Human Rights Watch: Hussein Trial ‘Flawed and Unsound’
Posted on Nov 20, 2006
Still wondering whether the trial of Saddam Hussein might have been a miscarriage of justice? Take a look at the HRW report (pdf) and make up your mind. Hussein’s chief defense lawyer, Khalil al-Dulami, recently complained to the BBC that he has been prevented from filing appeal papers.
The trial of Saddam Hussein was so flawed that its verdict is unsound, the advocacy group Human Rights Watch says.
HRW said “serious administrative, procedural and substantive legal defects” meant the 5 November trial for crimes against humanity was not fair.
The Iraqi government has dismissed the report, telling the BBC that the trial was both “just and fair”.
The ex-Iraqi leader has two weeks to lodge an appeal but his lawyer claims he has been blocked from doing so.

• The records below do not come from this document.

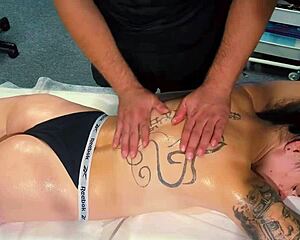 Tattoo girl begs masseur to fuck her pussy after steamy massage!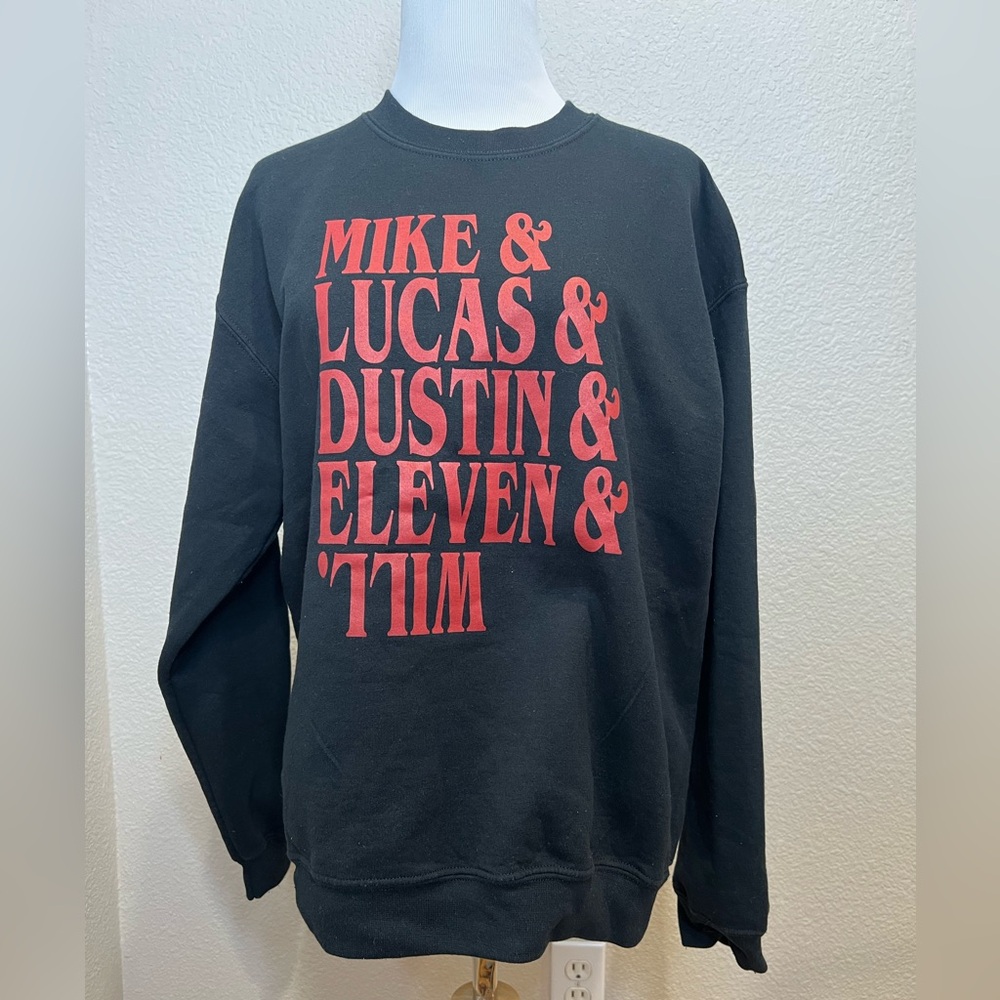 Black Graphic Sweatshirt (CLOSING CLOSET)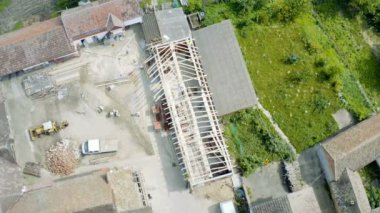Güneşli bir günde, küçük bir köyde bitmemiş bir inşaat sahasında insansız hava aracıyla uçmak.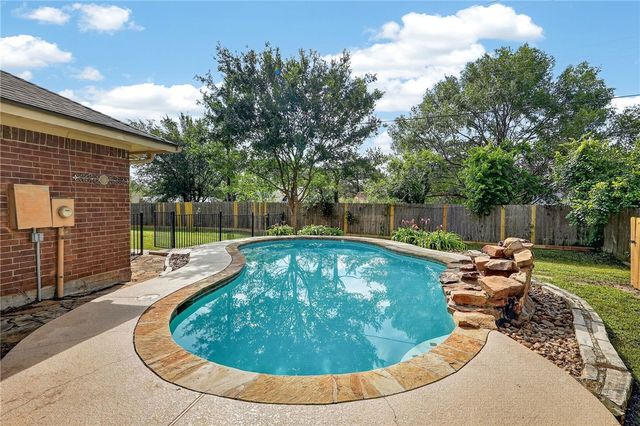 2925 Mirrormere Circle, Bryan, TX 77807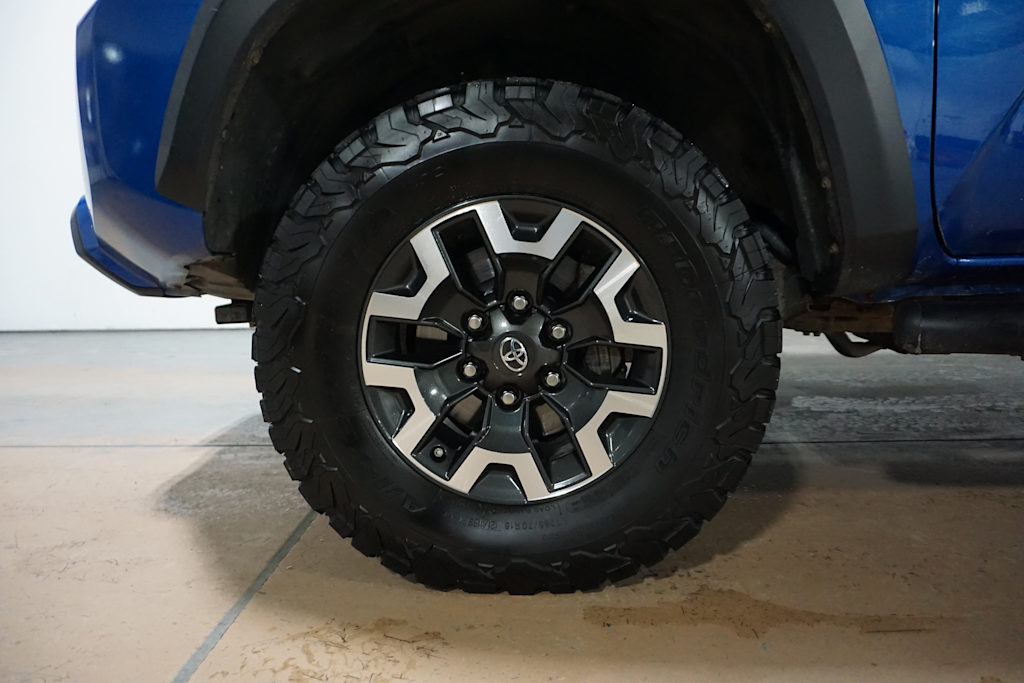 Thumbnail: 2016 Toyota Tacoma - 5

The picture that emerges from this research is of an institution struggling with all aspects of conducting these legally and factually complicated trials, and also beset by external problems: misunderstanding and hostility in public opinion and from political leaders; grave and increasing security threats to all participants; a bitterly divided legal profession; and a deepening reluctance by other international actors to assist the process. Cumulatively, these limitations have meant that, in the Dujail trial, the court has not met essential fair trial standards and that the credibility of the trial process is doubtful. Human Rights Watch has documented serious administrative, procedural, and substantive legal defects in the trial.